The issues before the Supreme Court were:
(a) The proper construction of the Collision Regulations). In particular, whether the crossing rules are inapplicable, or whether they should be disapplied where an outbound vessel is navigating within a narrow channel and has a vessel off its bow on a crossing course while approaching the channel with the intention of, and in preparation for, entering it.
(b) On the proper construction of the Collision Regulations, in determining whether the crossing rules are applicable, whether there is a requirement for the putative give-way vessel to be on a steady course before the crossing rules can be engaged.
The Supreme Court unanimously allowed the appeal and emphasised that the Collision Regulations must be interpreted in a practical, uniform manner to provide clear navigational rules for all mariners and for all vessels.
In considering the second issue, the court found that there was no ‘steady course’ requirement, as long as the give-way vessel was on a sufficiently steady bearing (the Alexandra 1 in this case, albeit she was on an erratic course and speed) from the stand-on vessel. Although not required to consider the matter, the court also commented that the same principles apply to the course of the stand-on vessel.

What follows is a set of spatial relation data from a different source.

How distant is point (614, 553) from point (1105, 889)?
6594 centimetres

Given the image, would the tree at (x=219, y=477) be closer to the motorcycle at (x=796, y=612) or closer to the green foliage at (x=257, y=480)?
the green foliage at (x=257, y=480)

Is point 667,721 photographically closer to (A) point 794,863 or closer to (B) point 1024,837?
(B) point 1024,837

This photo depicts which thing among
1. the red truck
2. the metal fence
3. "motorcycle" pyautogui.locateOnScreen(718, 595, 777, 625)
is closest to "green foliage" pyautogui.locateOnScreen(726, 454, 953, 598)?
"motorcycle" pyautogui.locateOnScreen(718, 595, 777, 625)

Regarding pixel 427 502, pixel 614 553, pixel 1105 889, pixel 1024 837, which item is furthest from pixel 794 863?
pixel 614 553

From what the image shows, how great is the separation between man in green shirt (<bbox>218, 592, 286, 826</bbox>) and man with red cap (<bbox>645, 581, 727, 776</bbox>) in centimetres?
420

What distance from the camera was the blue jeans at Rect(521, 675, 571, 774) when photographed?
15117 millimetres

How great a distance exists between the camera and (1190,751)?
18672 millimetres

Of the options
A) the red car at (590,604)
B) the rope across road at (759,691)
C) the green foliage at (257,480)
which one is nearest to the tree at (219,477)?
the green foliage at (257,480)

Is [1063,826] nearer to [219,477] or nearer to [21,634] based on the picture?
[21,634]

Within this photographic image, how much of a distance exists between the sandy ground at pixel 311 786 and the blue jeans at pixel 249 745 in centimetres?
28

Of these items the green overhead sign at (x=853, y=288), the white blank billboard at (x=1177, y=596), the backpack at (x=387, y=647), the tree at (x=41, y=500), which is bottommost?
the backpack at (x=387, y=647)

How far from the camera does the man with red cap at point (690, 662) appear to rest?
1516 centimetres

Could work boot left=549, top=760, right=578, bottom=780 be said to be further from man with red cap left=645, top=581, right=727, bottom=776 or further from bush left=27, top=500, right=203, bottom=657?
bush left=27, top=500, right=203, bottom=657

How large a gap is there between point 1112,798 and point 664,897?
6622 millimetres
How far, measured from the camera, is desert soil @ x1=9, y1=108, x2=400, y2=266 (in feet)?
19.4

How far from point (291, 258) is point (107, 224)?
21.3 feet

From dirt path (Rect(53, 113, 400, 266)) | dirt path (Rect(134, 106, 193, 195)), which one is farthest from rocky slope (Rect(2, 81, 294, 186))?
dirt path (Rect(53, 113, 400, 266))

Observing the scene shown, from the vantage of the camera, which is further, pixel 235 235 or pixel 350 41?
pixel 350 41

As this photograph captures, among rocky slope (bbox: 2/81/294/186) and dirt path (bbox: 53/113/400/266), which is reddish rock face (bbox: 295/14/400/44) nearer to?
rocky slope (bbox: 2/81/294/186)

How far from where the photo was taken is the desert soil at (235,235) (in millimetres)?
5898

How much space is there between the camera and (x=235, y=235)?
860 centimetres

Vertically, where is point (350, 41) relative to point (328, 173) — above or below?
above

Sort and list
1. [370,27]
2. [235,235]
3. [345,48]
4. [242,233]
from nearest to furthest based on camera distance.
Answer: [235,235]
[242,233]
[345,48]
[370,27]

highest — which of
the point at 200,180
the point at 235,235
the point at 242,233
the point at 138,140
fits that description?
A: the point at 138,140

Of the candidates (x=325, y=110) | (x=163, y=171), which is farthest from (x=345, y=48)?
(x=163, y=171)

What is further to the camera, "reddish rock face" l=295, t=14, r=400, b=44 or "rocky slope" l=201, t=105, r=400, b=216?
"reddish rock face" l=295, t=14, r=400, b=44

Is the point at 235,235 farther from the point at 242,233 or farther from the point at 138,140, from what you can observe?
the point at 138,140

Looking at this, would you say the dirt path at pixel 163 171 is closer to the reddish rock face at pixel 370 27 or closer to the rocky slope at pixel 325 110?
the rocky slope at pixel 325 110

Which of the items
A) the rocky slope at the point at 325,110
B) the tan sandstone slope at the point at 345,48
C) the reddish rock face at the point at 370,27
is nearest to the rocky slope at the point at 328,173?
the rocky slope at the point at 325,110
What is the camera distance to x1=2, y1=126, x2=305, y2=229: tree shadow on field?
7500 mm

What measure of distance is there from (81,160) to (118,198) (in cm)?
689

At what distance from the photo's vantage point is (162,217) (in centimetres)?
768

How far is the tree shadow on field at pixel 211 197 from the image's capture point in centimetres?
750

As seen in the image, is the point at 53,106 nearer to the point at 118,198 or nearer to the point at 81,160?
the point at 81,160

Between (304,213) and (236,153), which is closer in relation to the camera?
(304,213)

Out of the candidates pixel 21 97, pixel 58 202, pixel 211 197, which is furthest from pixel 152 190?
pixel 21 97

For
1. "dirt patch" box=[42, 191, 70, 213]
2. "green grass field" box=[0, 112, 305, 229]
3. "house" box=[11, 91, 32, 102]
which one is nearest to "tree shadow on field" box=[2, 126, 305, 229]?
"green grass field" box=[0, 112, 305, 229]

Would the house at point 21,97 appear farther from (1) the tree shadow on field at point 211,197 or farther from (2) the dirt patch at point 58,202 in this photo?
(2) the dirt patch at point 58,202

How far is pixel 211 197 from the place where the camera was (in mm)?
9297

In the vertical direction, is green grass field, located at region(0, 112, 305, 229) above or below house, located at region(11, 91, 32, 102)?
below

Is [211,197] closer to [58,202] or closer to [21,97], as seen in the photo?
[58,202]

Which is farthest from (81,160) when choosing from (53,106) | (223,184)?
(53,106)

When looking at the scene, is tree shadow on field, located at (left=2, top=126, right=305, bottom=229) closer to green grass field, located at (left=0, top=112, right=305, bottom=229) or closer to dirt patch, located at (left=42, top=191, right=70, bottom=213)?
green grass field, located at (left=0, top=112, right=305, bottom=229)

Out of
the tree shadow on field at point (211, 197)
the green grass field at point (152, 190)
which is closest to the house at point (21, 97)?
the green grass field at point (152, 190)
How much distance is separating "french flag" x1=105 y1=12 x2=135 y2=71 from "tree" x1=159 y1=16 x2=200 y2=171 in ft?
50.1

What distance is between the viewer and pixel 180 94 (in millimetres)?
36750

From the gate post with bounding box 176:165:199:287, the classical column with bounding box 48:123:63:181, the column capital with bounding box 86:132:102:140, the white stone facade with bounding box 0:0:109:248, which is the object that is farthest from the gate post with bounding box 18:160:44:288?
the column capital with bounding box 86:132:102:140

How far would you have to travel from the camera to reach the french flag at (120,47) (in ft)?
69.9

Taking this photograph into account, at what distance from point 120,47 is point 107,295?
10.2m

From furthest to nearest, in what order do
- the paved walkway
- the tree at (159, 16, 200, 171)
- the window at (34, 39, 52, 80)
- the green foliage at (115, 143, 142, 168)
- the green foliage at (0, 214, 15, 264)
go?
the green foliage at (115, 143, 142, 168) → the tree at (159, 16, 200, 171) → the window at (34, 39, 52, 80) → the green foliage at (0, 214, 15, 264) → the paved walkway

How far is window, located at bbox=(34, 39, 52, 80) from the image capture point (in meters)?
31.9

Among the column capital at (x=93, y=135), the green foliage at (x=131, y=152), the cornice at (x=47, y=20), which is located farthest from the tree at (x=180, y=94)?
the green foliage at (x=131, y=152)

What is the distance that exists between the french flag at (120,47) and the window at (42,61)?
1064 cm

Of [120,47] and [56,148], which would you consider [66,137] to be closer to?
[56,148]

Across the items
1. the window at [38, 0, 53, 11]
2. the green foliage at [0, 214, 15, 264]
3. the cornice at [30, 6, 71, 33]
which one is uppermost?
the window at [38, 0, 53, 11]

In relation to the first issue, the court found that where an outbound vessel in a narrow channel is crossing with an approaching vessel so as to involve a risk of collision, such as in this case, the crossing rules are not overridden by the narrow channel rules merely because the approaching vessel is intending and preparing to enter the narrow channel. The crossing rules are only overridden if the approaching vessel is shaping to enter, adjusting her course so as to reach the entrance on her starboard side of it, on her final approach.
Therefore, the crossing rules applied and Alexandra 1, as the give-way vessel, was obliged to take early and substantial action to keep well clear of Ever Smart. As a result, the Admiralty Court will need to redetermine the apportionment of liability between the two parties.